氷見がクリエイティブチームのメンバーをミーティングルームに招集した。

輝星堂きせいどうの新しいコスメシリーズの広告の話があって、今回はまず企画の社内コンペからやることになりました。だからできるだけみんなに参加して欲しいの。」

“輝星堂”と聞いて、デザイナーたちの目の色が変わる。化粧品大手のキャンペーンは名を上げる絶好の機会だ。

水惟は洸のアシスタントとして何度か輝星堂の広告案件には関わったことがあり、よく褒めてもらえた得意分野だ。

「はい」

乾が手を挙げた。

「これって公平に審査されるんですか?社内コンペって人によっては超有利じゃないですか?」

それが暗に水惟のことを言っているのは、その場にいた全員がわかっていた。

———はぁ…

氷見はうんざりした表情で軽く溜息をいてから話し始めた。

「プレゼン力も見たいから名前を隠して審査することはできないけど…営業部からは鷺沼さぎぬま部長と橋本部長が審査に出るし、社長は最終決定したものを確認するだけだから。
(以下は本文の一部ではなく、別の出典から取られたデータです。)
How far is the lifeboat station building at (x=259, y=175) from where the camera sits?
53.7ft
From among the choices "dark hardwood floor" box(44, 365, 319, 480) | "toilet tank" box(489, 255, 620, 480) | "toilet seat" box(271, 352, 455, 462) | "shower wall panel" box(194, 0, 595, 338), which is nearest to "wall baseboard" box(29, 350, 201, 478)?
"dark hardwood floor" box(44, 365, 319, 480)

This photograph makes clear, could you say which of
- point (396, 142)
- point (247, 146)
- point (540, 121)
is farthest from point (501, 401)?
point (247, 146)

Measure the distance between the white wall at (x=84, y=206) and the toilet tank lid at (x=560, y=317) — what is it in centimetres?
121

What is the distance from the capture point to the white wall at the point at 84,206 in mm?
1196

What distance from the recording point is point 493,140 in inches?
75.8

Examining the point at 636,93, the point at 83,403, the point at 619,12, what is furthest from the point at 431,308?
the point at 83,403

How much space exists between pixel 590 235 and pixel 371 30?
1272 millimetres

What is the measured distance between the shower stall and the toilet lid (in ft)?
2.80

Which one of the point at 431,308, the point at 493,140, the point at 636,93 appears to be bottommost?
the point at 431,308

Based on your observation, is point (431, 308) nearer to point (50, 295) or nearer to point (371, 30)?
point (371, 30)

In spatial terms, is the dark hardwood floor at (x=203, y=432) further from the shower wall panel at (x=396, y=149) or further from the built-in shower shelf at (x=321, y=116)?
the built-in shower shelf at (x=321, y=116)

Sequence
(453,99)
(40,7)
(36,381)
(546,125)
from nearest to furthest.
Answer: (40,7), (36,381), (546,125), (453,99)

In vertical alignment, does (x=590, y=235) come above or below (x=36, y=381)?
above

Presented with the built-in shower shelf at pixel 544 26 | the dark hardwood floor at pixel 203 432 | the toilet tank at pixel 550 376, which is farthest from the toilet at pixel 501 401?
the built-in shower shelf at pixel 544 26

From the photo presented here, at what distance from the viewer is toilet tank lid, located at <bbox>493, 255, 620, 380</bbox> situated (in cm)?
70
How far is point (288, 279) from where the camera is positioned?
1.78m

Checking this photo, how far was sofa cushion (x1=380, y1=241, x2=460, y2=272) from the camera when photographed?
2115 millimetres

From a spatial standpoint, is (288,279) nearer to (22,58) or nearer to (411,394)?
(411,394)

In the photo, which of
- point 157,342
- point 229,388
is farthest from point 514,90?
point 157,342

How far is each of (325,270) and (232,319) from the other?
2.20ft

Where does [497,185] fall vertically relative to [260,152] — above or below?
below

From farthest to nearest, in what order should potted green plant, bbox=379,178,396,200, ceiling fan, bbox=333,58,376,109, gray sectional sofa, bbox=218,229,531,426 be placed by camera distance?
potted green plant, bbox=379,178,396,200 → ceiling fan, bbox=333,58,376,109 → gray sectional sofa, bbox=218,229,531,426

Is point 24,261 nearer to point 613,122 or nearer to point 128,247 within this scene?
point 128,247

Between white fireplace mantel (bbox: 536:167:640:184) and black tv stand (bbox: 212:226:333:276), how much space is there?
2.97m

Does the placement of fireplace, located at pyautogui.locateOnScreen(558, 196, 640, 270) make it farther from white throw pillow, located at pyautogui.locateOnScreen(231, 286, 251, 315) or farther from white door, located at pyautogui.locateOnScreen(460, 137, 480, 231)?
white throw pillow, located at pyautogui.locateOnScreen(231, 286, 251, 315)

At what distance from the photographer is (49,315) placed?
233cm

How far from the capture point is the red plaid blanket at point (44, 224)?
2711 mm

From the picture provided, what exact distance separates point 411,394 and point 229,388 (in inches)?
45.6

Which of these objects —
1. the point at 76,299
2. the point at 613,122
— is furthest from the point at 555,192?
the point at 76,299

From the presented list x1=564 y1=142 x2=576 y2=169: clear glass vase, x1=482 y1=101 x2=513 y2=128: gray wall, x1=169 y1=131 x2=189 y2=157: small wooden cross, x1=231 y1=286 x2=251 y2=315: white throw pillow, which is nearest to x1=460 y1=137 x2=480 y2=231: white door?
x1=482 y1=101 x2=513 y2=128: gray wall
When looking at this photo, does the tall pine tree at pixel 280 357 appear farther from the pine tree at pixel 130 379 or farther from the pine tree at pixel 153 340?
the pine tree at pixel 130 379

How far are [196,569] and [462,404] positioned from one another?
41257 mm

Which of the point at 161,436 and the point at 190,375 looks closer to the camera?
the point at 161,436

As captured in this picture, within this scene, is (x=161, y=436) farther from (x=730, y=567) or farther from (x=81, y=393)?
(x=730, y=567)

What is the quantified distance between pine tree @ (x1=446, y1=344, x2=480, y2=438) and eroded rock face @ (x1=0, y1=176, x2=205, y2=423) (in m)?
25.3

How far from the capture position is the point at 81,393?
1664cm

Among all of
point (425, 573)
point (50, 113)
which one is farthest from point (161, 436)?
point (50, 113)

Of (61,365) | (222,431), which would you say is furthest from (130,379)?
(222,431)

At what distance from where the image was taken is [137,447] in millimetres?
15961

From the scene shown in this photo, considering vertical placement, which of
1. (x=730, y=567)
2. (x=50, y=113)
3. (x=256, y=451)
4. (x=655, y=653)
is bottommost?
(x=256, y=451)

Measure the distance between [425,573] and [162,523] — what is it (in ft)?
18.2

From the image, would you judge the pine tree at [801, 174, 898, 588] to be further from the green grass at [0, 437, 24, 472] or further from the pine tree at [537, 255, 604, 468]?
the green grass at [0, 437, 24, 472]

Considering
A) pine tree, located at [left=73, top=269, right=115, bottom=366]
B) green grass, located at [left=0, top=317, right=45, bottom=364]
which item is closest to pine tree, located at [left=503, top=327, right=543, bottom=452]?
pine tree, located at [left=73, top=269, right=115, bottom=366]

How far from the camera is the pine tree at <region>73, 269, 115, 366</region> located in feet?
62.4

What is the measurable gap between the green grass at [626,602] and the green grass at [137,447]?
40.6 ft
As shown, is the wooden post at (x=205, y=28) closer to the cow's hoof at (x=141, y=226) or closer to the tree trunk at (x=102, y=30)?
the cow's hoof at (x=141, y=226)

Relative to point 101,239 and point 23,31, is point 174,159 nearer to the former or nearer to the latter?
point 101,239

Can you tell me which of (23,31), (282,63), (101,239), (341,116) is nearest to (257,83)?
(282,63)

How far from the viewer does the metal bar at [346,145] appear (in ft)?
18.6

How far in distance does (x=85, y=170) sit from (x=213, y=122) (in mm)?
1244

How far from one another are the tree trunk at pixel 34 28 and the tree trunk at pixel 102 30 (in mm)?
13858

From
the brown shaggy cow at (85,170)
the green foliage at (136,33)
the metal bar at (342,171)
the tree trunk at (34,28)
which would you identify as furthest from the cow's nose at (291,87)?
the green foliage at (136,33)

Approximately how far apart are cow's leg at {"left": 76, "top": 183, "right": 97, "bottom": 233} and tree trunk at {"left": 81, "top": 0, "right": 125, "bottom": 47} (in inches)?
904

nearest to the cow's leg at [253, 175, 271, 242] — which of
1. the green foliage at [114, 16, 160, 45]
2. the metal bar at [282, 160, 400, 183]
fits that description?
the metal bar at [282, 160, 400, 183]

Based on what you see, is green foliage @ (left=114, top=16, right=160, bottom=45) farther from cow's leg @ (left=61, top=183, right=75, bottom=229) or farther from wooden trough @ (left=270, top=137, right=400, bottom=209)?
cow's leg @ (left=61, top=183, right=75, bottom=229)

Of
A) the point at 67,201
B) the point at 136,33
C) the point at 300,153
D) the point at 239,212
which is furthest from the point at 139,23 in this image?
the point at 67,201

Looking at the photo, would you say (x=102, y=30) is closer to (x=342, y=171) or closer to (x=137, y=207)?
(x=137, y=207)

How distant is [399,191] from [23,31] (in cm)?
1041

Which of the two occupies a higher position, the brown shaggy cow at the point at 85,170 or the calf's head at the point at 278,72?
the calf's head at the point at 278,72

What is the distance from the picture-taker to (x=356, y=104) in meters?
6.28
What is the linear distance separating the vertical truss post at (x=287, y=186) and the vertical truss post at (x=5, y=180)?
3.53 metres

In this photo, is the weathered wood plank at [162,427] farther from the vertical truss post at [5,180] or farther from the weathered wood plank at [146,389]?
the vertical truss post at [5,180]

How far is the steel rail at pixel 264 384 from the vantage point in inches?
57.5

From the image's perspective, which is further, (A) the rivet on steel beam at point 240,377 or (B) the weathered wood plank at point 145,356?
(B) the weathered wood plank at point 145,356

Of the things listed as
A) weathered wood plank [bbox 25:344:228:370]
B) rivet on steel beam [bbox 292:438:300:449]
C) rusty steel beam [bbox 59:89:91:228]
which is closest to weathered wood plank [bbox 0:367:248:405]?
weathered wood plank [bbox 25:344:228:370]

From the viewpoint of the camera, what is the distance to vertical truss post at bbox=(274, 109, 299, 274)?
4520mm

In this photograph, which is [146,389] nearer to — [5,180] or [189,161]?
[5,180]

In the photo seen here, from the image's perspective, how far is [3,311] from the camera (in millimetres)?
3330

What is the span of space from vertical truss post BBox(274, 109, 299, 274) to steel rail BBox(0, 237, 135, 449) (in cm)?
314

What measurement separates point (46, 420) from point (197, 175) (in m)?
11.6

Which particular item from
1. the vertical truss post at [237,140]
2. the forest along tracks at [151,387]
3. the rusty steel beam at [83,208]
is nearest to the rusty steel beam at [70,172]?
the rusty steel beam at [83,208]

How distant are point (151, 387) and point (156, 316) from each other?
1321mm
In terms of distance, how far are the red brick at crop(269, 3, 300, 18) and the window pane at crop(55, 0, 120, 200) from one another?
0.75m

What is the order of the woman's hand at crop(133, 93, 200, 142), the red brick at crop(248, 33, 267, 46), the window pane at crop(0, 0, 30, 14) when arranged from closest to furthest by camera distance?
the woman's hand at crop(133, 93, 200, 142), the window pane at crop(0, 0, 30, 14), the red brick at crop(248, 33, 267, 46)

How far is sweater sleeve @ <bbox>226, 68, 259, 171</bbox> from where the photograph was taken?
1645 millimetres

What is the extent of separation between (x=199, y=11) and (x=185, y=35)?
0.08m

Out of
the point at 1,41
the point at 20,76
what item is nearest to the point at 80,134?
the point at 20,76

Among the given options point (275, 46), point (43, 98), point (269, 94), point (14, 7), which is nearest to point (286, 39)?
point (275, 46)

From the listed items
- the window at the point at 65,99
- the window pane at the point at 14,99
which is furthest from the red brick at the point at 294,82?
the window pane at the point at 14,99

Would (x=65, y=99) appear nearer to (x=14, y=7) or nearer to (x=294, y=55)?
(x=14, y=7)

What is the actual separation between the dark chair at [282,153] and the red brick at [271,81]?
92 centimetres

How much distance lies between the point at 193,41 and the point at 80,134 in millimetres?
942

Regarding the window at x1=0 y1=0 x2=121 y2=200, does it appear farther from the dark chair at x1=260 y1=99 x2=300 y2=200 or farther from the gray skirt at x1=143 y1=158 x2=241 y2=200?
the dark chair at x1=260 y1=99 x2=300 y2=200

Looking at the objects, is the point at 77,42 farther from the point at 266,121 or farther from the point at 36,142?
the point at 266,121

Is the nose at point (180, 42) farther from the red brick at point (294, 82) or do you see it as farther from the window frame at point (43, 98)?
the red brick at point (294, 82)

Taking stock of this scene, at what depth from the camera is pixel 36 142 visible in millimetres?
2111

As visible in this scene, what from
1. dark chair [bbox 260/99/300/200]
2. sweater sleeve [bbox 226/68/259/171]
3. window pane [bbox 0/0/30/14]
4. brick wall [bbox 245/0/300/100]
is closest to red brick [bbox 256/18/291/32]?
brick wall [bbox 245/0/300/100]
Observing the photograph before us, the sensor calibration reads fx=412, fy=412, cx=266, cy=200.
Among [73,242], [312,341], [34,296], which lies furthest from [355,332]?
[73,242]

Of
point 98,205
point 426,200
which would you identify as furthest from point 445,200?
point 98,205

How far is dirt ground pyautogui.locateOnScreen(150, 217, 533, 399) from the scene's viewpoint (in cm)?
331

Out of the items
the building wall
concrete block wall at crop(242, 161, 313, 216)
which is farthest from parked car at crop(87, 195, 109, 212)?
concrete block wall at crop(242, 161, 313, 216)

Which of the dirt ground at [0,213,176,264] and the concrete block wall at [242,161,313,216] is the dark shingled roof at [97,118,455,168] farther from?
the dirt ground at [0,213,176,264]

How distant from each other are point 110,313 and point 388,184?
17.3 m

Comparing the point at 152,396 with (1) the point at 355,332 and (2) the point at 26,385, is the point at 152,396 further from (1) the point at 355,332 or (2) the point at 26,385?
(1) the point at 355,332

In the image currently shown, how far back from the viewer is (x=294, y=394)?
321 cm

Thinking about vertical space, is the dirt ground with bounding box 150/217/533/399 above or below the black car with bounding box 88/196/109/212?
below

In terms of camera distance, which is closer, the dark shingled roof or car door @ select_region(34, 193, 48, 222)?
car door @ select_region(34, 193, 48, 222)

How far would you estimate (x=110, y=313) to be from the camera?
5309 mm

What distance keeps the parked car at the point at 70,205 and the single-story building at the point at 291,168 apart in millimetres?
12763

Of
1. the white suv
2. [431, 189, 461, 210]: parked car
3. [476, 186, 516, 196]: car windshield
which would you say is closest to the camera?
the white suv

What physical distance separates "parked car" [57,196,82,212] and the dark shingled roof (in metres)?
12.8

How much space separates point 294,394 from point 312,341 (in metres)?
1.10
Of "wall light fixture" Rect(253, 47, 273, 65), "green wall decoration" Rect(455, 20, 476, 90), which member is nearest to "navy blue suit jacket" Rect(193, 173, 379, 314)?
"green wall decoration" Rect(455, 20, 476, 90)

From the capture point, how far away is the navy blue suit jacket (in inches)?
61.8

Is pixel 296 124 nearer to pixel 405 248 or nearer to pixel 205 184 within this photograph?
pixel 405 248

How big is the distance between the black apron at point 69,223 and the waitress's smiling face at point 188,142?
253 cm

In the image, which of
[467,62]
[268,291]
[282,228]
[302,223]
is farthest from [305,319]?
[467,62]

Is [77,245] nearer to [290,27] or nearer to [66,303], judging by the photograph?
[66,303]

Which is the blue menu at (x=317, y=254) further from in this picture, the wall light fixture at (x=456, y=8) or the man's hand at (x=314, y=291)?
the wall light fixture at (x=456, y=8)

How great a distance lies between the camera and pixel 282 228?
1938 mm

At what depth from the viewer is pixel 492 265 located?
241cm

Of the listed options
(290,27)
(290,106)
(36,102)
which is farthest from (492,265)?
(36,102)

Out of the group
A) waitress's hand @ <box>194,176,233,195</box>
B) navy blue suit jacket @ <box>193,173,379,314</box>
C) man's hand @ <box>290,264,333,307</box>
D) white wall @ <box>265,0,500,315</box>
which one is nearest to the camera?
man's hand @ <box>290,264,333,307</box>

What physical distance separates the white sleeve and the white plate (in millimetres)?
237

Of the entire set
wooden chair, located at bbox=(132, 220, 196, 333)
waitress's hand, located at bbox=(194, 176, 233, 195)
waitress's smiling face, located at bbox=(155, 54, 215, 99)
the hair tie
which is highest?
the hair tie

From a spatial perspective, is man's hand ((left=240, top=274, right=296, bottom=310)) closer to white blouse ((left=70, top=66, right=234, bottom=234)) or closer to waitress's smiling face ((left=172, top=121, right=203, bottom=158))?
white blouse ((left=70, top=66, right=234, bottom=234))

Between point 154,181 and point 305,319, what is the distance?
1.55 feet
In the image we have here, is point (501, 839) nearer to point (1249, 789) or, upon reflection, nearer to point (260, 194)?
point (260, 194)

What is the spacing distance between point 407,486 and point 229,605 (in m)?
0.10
私も審査側に回るけど誰かを贔屓するなんてことは絶対にしない。信用できないならそれまでだけどね。」

蒼士と、蒼士の父で水惟の義父である社長が審査に参加しないことが明言された。

それでも“深山 水惟”が贔屓されないという保証はどこにもない。

「だいたいね、この業界はコネなんて珍しくないの。それでも本当に良い企画は選ばれる。みんなそこを目指して欲しい。」

「はーい。」

乾は不貞腐れたような、つまらなそうな声色で返事をした。


「水惟、気にすることないからね。」

ミーティングの後で氷見に声をかけられた水惟は、つい周りの目を気にしてしまう。

「…ありがとうございます。」

近くに誰もいないことを確認して、お礼を言った。

氷見から見た水惟はだんだんと自信のないおどおどとした態度になっていっているようだった。

それでも水惟は、輝星堂のコンペを楽しみにしていた。


コンペに参加するにはコンペまでの3週間で企画を練り、プレゼンシートを作らなければならない。


「深山さーん、この案件のラフできてます?」

「あ、はい!PDFはメールで送ったので、出力しますね。」

「これ、次の提出もスケジュールタイトなんで、そのつもりでお願いします。」


「深山さん、これの修正至急お願いします!」

「了解です。」


「水惟、この件どうなってる?」

「えっと、今先方の回答待ちです。」

「じゃあ回答あり次第教えてくれる?」


水惟は相変わらず細かい案件を引き受け続けていた。バタバタとした業務の合間に企画の構想をあれこれと考えてはボツにし、徐々に形にしていった。



「ただいま。」

土曜日、休日出勤していた蒼士が帰宅すると、水惟はまたリビングで寝てしまっていた。

「水惟。」

「ん〜……」

水惟は蒼士が帰って来たことに気づきハッと飛び起きる。

「ごめん!すぐにご飯の準備するから…」

「いいよ、水惟も疲れてるんだから。デリバリーか…たまには俺が何か作ろうか?」

蒼士が笑って言った。

「でも昨日もできなかったし…他のことも全然ちゃんとできてないし…」

蒼士はしゅんとする水惟の頭を撫でた。

「水惟はちゃんとやってくれてるよ。本当はハウスキーパーとか使ったって良いんだから。」

「…でも…」

「簡単なパスタくらいならできそうだね。」

蒼士が冷蔵庫の中を見て言った。

「じゃあ私が作るよ。」

「いいから水惟は休んでて。俺だって一人暮らししてたんだよ?」

「でも…」

「じゃあ皿とか用意してもらえる?」

蒼士は困ったように笑って言った。

「…はい…」

休日出勤から帰ってきた蒼士に料理をさせてしまうことに、水惟は罪悪感を感じてしまった。蒼士が出張でない日は料理を作るつもりでいたが、昨日も寝落ちしてしまっていた。

「それ、コンペ用のスケッチ?」

食事をしながら、蒼士が水惟のそばに置いてあったクロッキー帳を指して言った。

「輝星堂の、まずは企画の社内コンペなんだけど。」

「ふーん…。水惟、忙しそうだけど大丈夫?」

「うん。忙しいけど、企画考えるのはすっごく楽しい!あのね—」

蒼士が審査側にいないと言われているので、水惟は今考えている内容を蒼士に話して聞かせた。楽しそうに話す水惟に、蒼士も微笑む。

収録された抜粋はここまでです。